Crops which have evolved over thousands and tens of 
thousands of years by dwelling together with human beings 
are not products born entirely from the discriminating 
knowledge of the farmer, and can be thought of as naturally 
occurring foods. But the instantly altered varieties which 
have not evolved under natural circumstances, but rather 
have been developed by an agricultural science which has 
drawn far away from nature, as well as mass-produced fish, 
shellfish, and domestic animals, fall outside that category. 

Farming, fishing, animal raising, the everyday 
realities of food, clothing, shelter, spiritual life — everything 
there is — must form a union with nature. 

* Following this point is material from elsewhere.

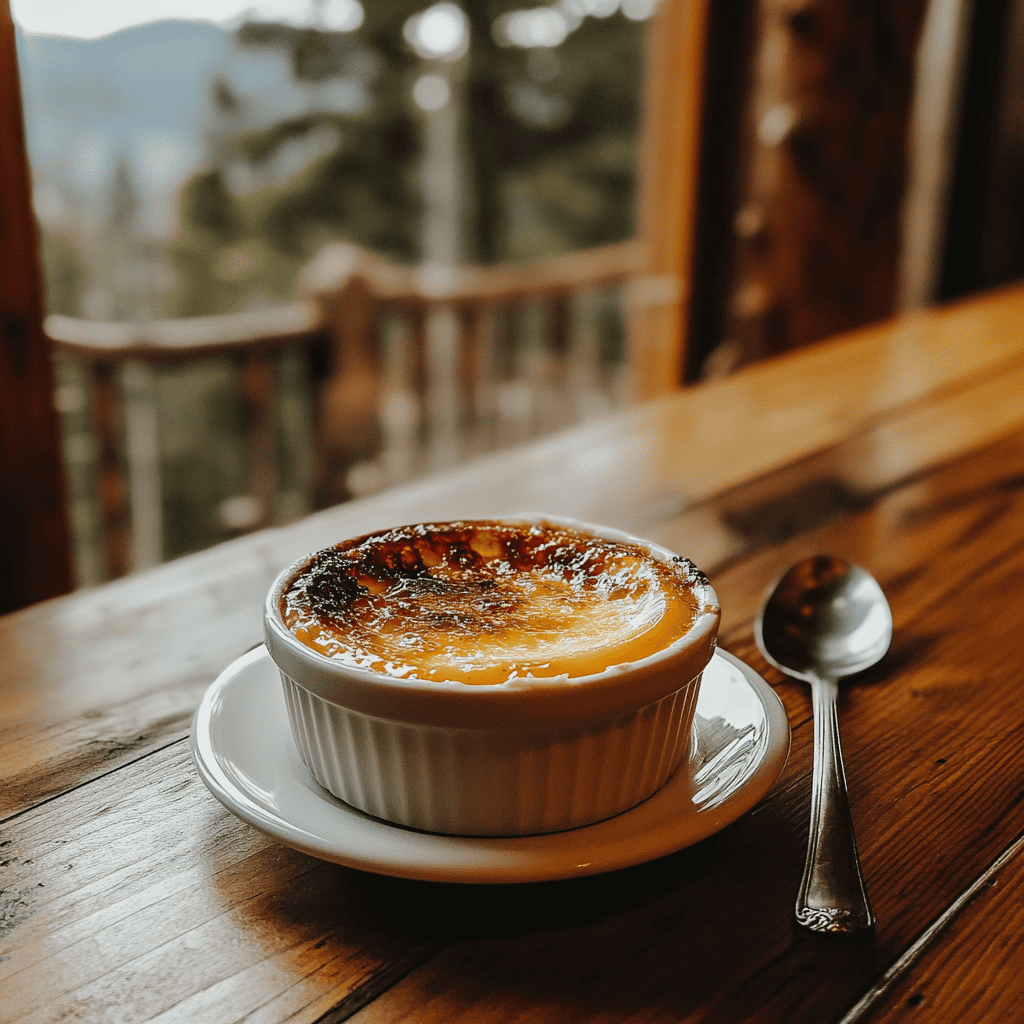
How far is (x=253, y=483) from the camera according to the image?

I have drawn the following diagrams to help explain 
the natural diet which transcends science and philosophy. 
The first brings together the foods which people can most 
easily obtain, and these are arranged more or less in groups. 
The second shows the foods as they are available during 
the various months of the year. These diagrams compose 
nature's food mandala.* From this mandala it can be seen 
that the sources of food provided on the face of the earth 
are nearly limitless. If people will acquire food through 
"no-mind",** even though they know nothing at all about 
yin and yang, they can attain a perfect natural diet. 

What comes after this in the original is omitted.